Session 1 Icon Class has just recently ended. We currently are engaged in Session 2 Icon Class with Session 3 beginning at The Basilica of Saint Mary this coming Saturday February 20th.

It is a joy to work with all icon class participants.  Our dialogue is always very enriching. In closure to session 1, I want to share a segment from a lecture by Metropolitan Hilarian delivered at St. Vladimir’s Institute. In my mind, it offers response to some of the questions that contemplated changes and influences occurring to the art of iconography over time. Above all, in the midst of our studies and historical observations leading to greater curiosities, what we must always remember is the icon’s function in the work of salvation which speaks a universal language in the uniqueness of different cultures.

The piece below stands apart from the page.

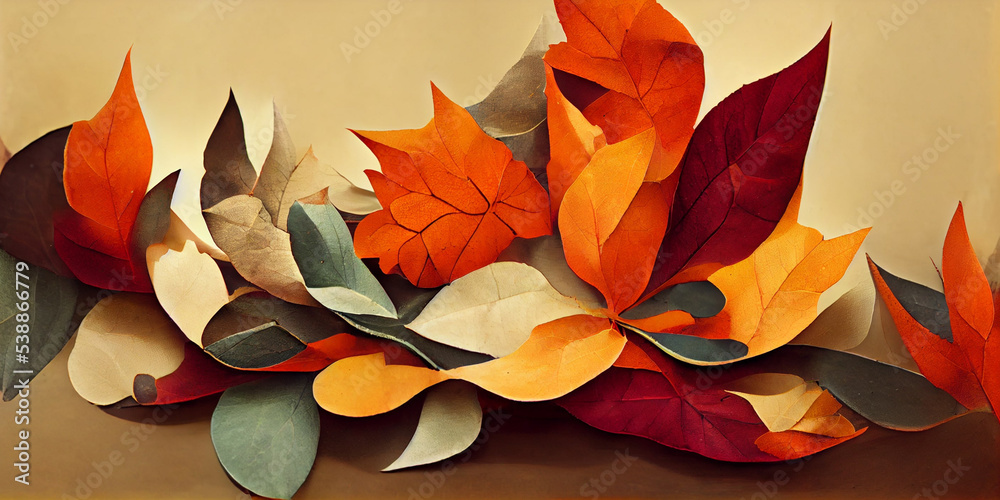 Autumn leaves arrangement with copy space. beautiful illustration retro style.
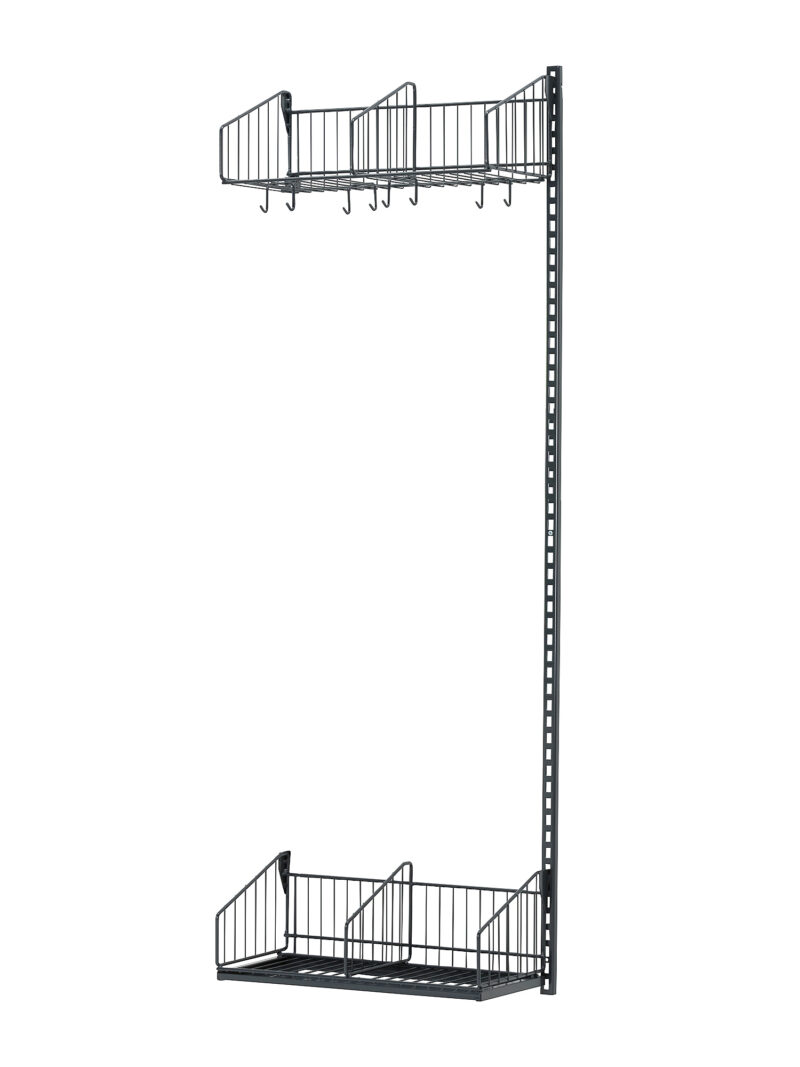 Ścienny regał do szatni TRÅD, moduł dodatkowy, 600x2000 mm, ciemnoszary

From the lecture from Metropolitan Hilarian:

“An Orthodox believer asks God at every service for a Christian end to his life, painless, shameless and peaceful. He prays for deliverance from sudden death so that he may repent and die in peace with God and his neighbours. The end of a Christian’s life is not death but a transition to life eternal. A visible reminder of this is the icon of the Dormition of the Most Holy Theotokos in which She is depicted lying on her deathbed surrounded by the apostles and angels, Her soul symbolized by an infant taken by Christ in his arms. Death is progress to a new life, more beautiful than that on earth. Beyond the threshold of death Christ meets the Christian soul: this is the message borne by the image of the Dormition. And the Church, in spite of all materialistic ideas about life and death, will always proclaim this truth to humanity.

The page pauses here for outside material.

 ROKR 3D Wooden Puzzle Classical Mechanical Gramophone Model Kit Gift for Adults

One can produce many other examples of icons that proclaim particular moral truths. Essentially, every icon bears a powerful moral charge. The icon reminds modern man that, apart from the world in which he lives, there is also the other world; apart from the values preached by irreligious humanism, there are other spiritual values; apart from the ethical norms established by secular society, there are other standards and norms.

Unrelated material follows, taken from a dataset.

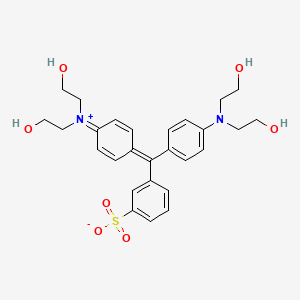 molecular formula C27H32N2O7S B13802068 Ethanaminium, N-[4-[[4-[bis(2-hydroxyethyl)amino]phenyl](3-sulfophenyl)methylene]-2,5-cyclohexadien-1-ylidene]-2-hydroxy-N-(2-hydroxyethyl)-, inner salt CAS No. 63217-00-5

The defence of basic norms, of Christian ethics, has become one of the most important tasks for us today. It is not only a matter of mission but also a matter of the survival of the Christian civilization. For without absolute norms in a human community that finds itself in a situation of total relativism where any principle can be challenged and abolished, society is ultimately doomed to complete degradation.
In the struggle for preserving the ideals of the Gospel in human souls, in the struggle against the forces of evil which are so complicated and manifold that we sometimes cannot rely even on rational logic, what can come to our aid is the beauty of outstanding works of genuine art. In the words of Fr Alexander, “I believe that art (from ‘the Christian point of view’) is not only possible and, so to say, justified, but also that only art can be ‘the one thing that is needed’ in Christianity and possibly only art is justified. We can recognize Christ everywhere – in the Gospel (a book), in an icon (painting), in the liturgy (the fullness of art)”.[38]
To end, I would like to say a few words about the exceptional importance of the icon in Orthodoxy and its witness before the world. The icon is a silent and eloquent preacher of Orthodoxy. According to L. Ouspensky, “While in the period of iconoclasm the Church struggled for the icon, in our time it is the icon that struggles for the Church”.[39] The icon struggles for Orthodoxy, truth and beauty. Ultimately, however, it struggles for the human soul because it is in the salvation of souls that the goal and meaning for the existence of the Church lies.”